Ujiri, too, changes when he’s back in Africa. He describes himself as more relaxed, more at home. Ezinibe notices something else. “In Toronto, he’s always very cool, very professional. In the camp, he gets angry more easily.” Ezinibe is talking about his boss, really, so he quickly clarifies. “It’s a positive anger. It’s passion.”
At the postseason press conference this May, a little anger is there, though well tamped down by professionalism. It shows in Ujiri’s annoyance at social media memes that troll the city as “LeBronto,” a reference to the team’s nemesis, LeBron James. He can handle criticism—“Put it on me”—but he doesn’t like cheap shots aimed at the place where his children were born. It shows in his impatient answers to the jabs from local media that cheered the Raptors until their last few games. He could be describing his work in Africa. “If they want us to break this thing and start over, no. We’re not doing that here,” he says. “We are finding young players who are going to grow and going to win.”
The Ujiri Style
“He values our input, but he knows what he wants.” Jason Green, managing director of Harry Rosen’s Bloor Street location in Toronto, is describing Masai Ujiri’s preferences: “Slightly shorter, European-style jackets and tapered pants. He’s very tactile, and he goes for fluidity and a natural silhouette, not a sartorial, authoritative look.” Zegna and Kiton, says Green, not Tom Ford.
Green has known Ujiri for five years or so. “What he’s doing with Giants of Africa strikes me personally,” says Green. “More leaders in our society should attach themselves to outstanding endeavours like that.” At a GOA event last year, the two men were chatting about the organization’s 15th anniversary and the centenary of Nelson Mandela’s birth, both coming in 2018. Green suggested a partnership of some kind with Harry Rosen, “Something meaningful we could do for Masai and Giants.”
Ujiri often talks about being transfixed by television news coverage of South Africa’s Soweto riots in the mid-’70s and becoming aware of Mandela through the ’80s, as anti-apartheid activism grew. “I began to study him more—his story, his journey and his experiences. It was inspiring.”

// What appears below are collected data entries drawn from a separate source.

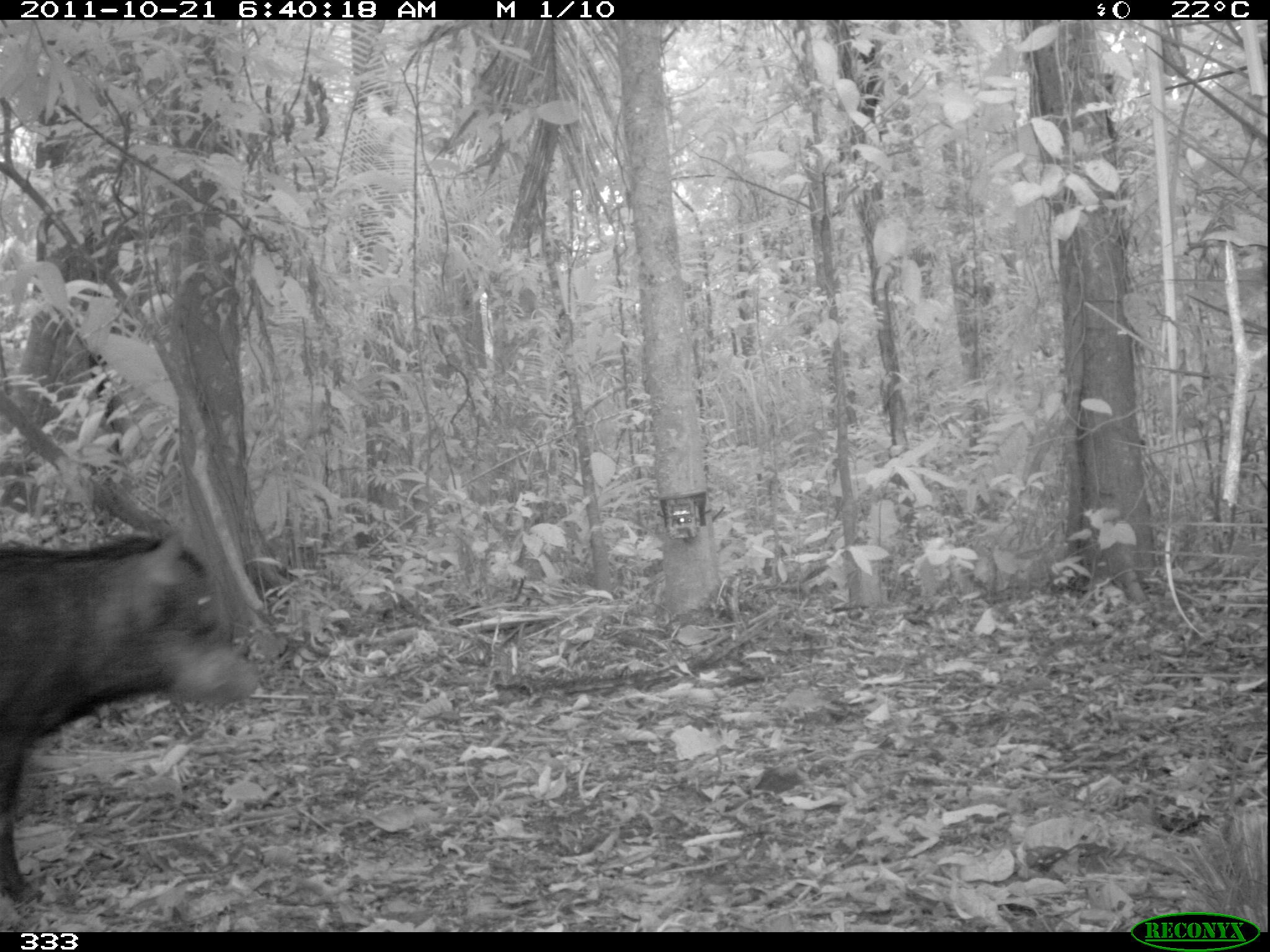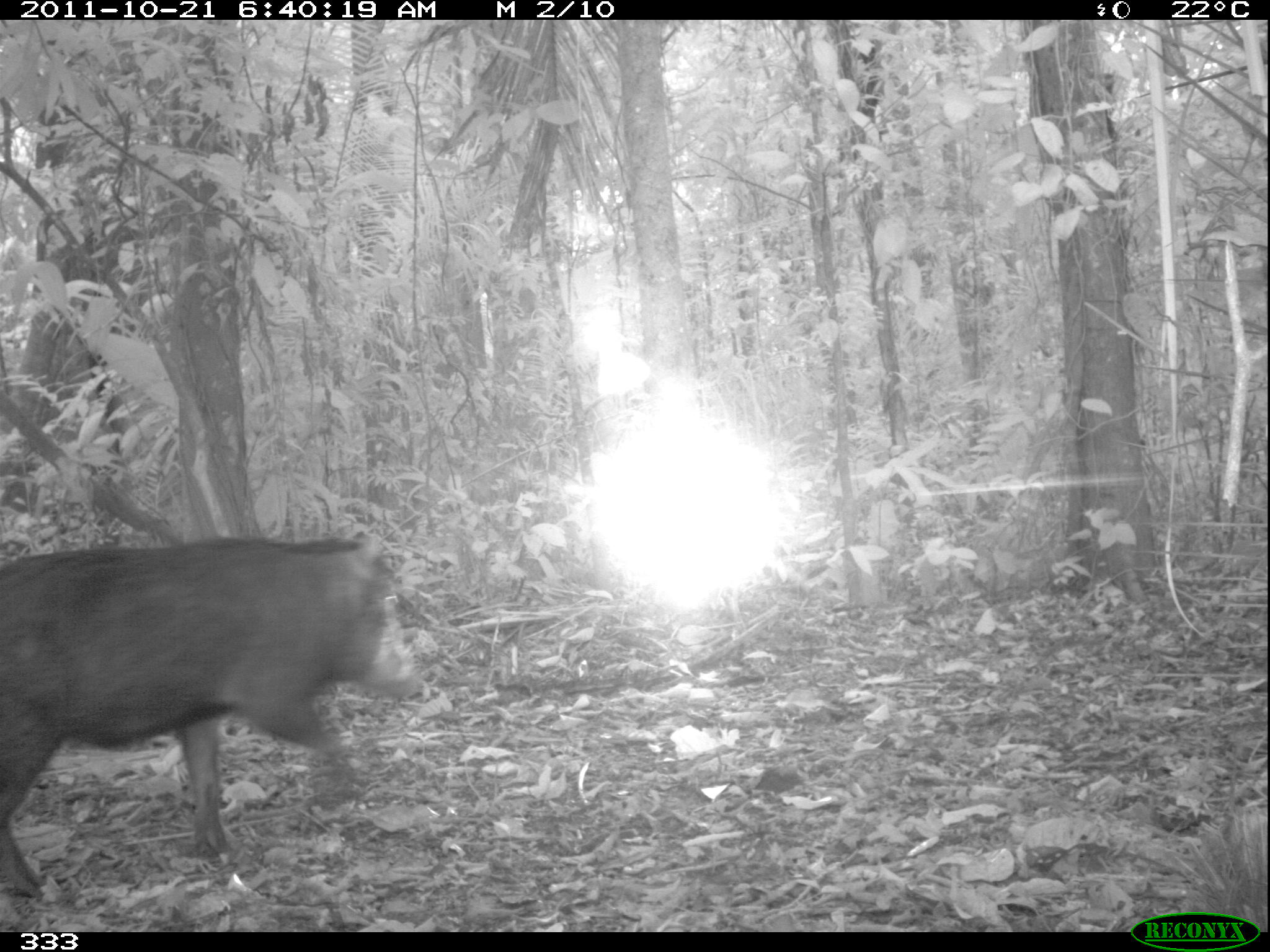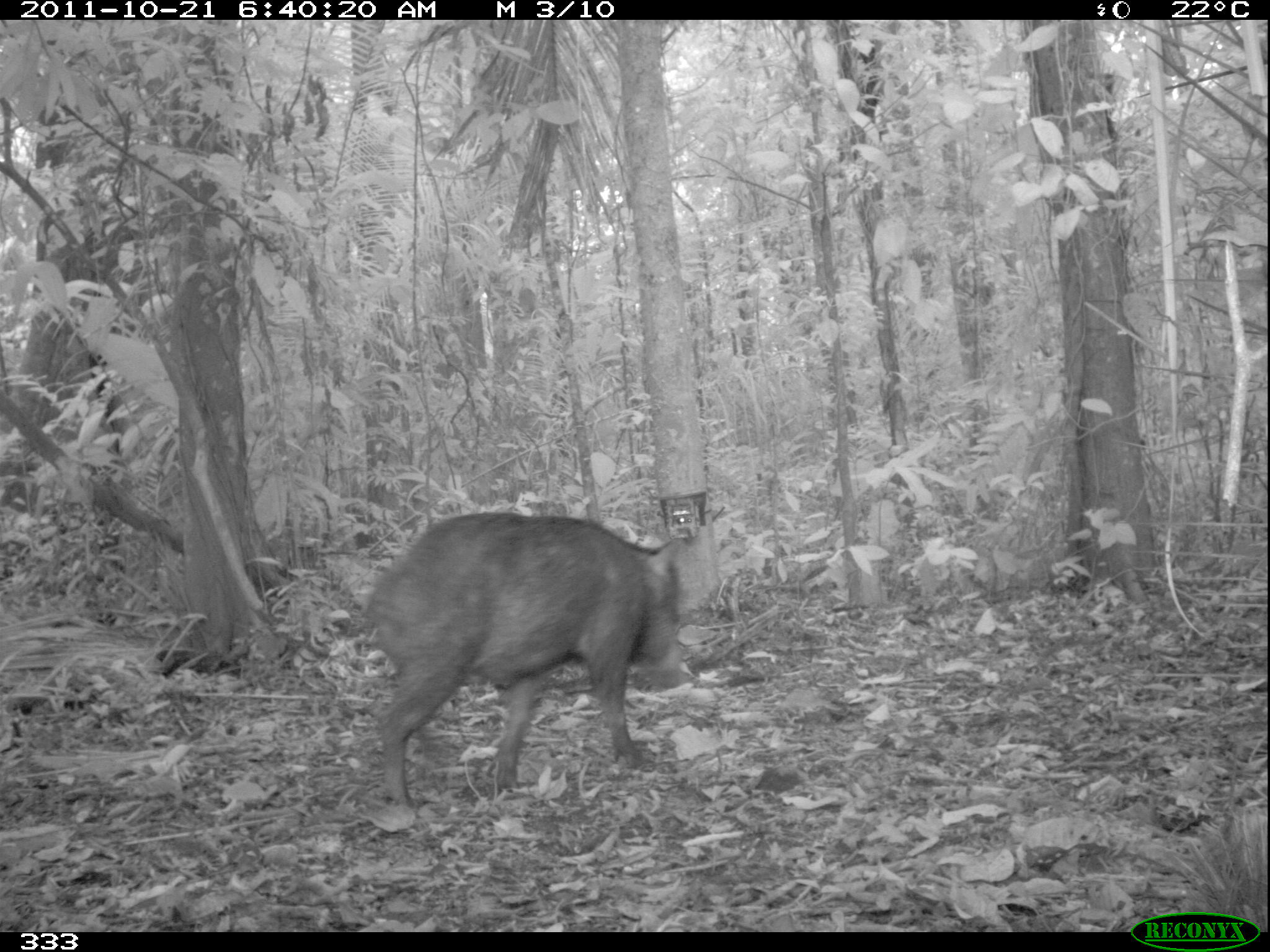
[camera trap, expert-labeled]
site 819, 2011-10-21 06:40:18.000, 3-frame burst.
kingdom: Animalia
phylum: Chordata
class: Mammalia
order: Artiodactyla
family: Tayassuidae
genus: Tayassu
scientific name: Tayassu pecari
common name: white-lipped peccary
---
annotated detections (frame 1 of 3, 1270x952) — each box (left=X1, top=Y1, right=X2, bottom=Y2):
tayassu pecari: (left=0, top=531, right=262, bottom=904)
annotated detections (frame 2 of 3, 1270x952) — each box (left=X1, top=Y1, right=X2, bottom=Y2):
tayassu pecari: (left=0, top=534, right=425, bottom=901)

Mandela, who was a boxer in his youth, understood the power of sports to unify and transform communities and to break down racial boundaries. At the 1995 Rugby World Cup final in Johannesburg, a year into his presidency, Mandela came onto the field wearing a green Springboks jersey. His risky move—the team was much hated by black South Africans as a symbol of apartheid—helped bring the country together, for that moment at least, through a very public demonstration of generosity and forgiveness.
To celebrate Mandela and support Giants of Africa, Harry Rosen is launching a fundraising T-shirt line under Mandela’s clan name, a term of high respect: “Madiba.” The shirts will be available in Harry Rosen stores. On each shirt’s tag, there’s a grainy photo of the young, muscular Mandela, fists up but eyes slightly down, in boxing stance. He looks determined, yet a little unsure of himself. He looks like one of the kids at a Giants of Africa camp.